Arts, Books, Environment, Nature

Book Review: Hedgelands

LITERARY REVIEW

Intro: Hedges are humble habitats that are a lively host to much wildlife – a secret safari providing a plethora of environmental benefits

THE humble and often-neglected British hedge, is described by author Christopher Hart as “an incredibly porous and self-sustaining feature of our countryside . . . one of the happiest accidents in human history.” It hums with bees and butterflies, is a rich haven for insects, birds, hedgehogs, shrews, voles, and bats, and also acts as a windbreak, stock fence, flood defence system, and an environmental barrier against soil erosion. The RSPB agrees; its research shows that hedges may be supporting up to four-fifths of our woodland birds, half of our wild mammals, and a third of our butterflies.

Hedges have been a feature of the British landscape since the Stone Age. The original ones were “dead hedges”, made from piles of branches and brushwood collected from cleared areas of woodland.

As the wood rotted, it was swiftly colonised by fungi and insects. Passing birds excreted seeds from trees and shrubs – such as hazel, oak, ash, hawthorn, dog rose, blackthorn, and bramble – which soon started sprouting in among the dead wood. From there, a living hedge was born. (A hedgerow, if you were wondering, is a hedge that includes features such as banks, trees, walls, fences, or gates.)

Our ancestors soon learned the best way to deal with an unruly hedge: by cutting half-way through a rising trunk and then to lay it back into the hedge sideways. In time, this creates a barrier so dense and tough that it can even hold back an amorous bull trying to get into a field of cows.

Yet as Hart rightly points out, these ancient hedges are much more than just a physical barrier. They mitigate flooding and soil erosion and give many animals an invaluable source of shelter from precipitous conditions. A hedge will protect smaller birds and mammals from predators like crows, magpies, sparrowhawks, and foxes – a dense hedge is difficult for predators to access and manoeuvre. This “narrow but incredibly complex ecosystem” is also an abundant source of food for wildlife, providing hips, haws, sloes, and blackberries for them to feast on.

Many of the countryside hedges we see today pre-date the Georgian era, some even being Anglo-Saxon. In a county like Devon, where the land is suited to sheep and cattle and less likely to be ploughed, at least a quarter of the hedges date back to Norman times.

TWO

THERE are strong regional variations in Britain’s hedges. In the Midlands, traditionally cattle country, hedges tend to be mainly hawthorn, which is an excellent barrier to bullocks. The high rainfall in Wales and Ireland is just the thing for blackthorn, which happens to be a handy plant for snagging and restraining sheep.

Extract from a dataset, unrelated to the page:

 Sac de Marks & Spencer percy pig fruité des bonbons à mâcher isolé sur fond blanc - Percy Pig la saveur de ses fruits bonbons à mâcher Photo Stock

The Somerset Levels typically have hedges made of osier, a small willow tree, while in Kent and Worcestershire you’ll find hedges of beech, poplar, and elder which tend to grow tall to protect prized orchards from the wind.

By 1820, there were 700,000 kilometres of hedges in England (and many more in Scotland, Wales, and Northern Ireland). Today the figure is 400,000 which still sounds impressive, but many of these hedges are so degraded that they have become “little more than a blunt, dwarfish lined of scarred and wind-scoured stumps”, as Hart writes despairingly.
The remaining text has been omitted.